Ultralow In-Plane Thermal Conductivity in 2D Magnetic Mosaic Superlattices for Enhanced Thermoelectric Performance.

Lowering thermal conductivity via introducing heterointerfaces of heterophase fillings (HPFs) is a common strategy for optimizing thermoelectric performance, but it is always accompanied by deterioration of electrical conductivity. Here we report an ordered magnetic HPF system in a CoSe 2 -SnSe mosaic heterostructure superlattice synthesized by van der Waals confined epitaxial growth (vdWCEG), which realizes a maximized filling amount to decrease in-plane thermal conductivity of SnSe layers and maintain the intact in-plane carrier transport path. The in-plane thermal conductivity of CoSe 2 -SnSe superlattice reaches the lowest range among SnSe-based materials with a value of 0.27 W m -1 K -1 at 850 K, which can be attributed to abundant interfaces between CoSe 2 nanocrystals and SnSe layers. Moreover, the CoSe 2 nanocrystals show superparamagnetic behavior, by which the rotation of magnetic domains provides additional phonon scattering to further decrease in-plane thermal conductivity.

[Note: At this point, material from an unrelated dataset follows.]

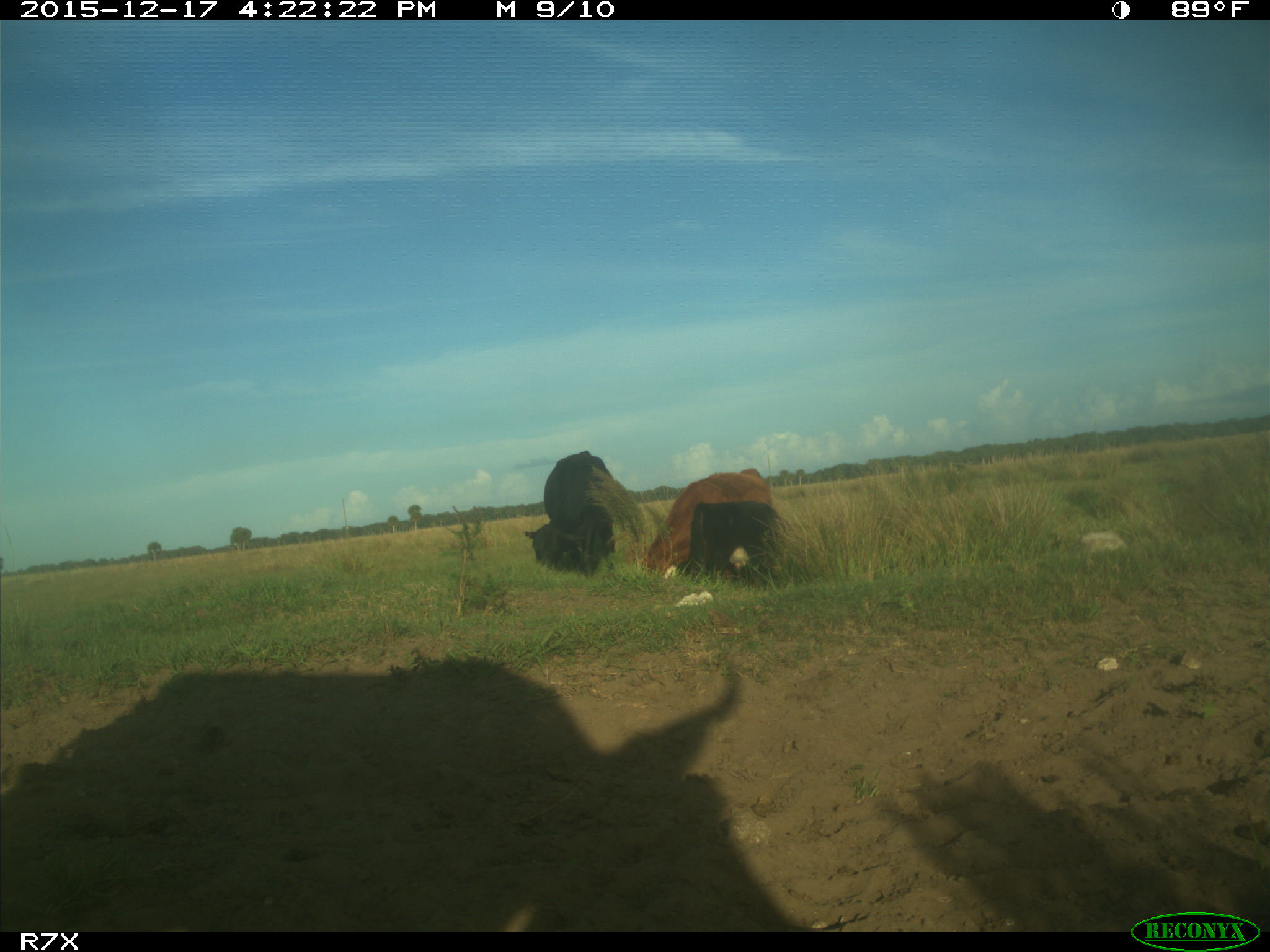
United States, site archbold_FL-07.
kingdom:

By combination with the preserved in-plane electrical conductivity of SnSe layers, an enhanced in-plane ZT value of 0.62 is achieved at 850 K. This vdWCEG approach can also be generally applied to fabricate various other two-dimensional (2D) mosaic heterostructures, providing an avenue for artificial 2D heterostructures with desired functionalities.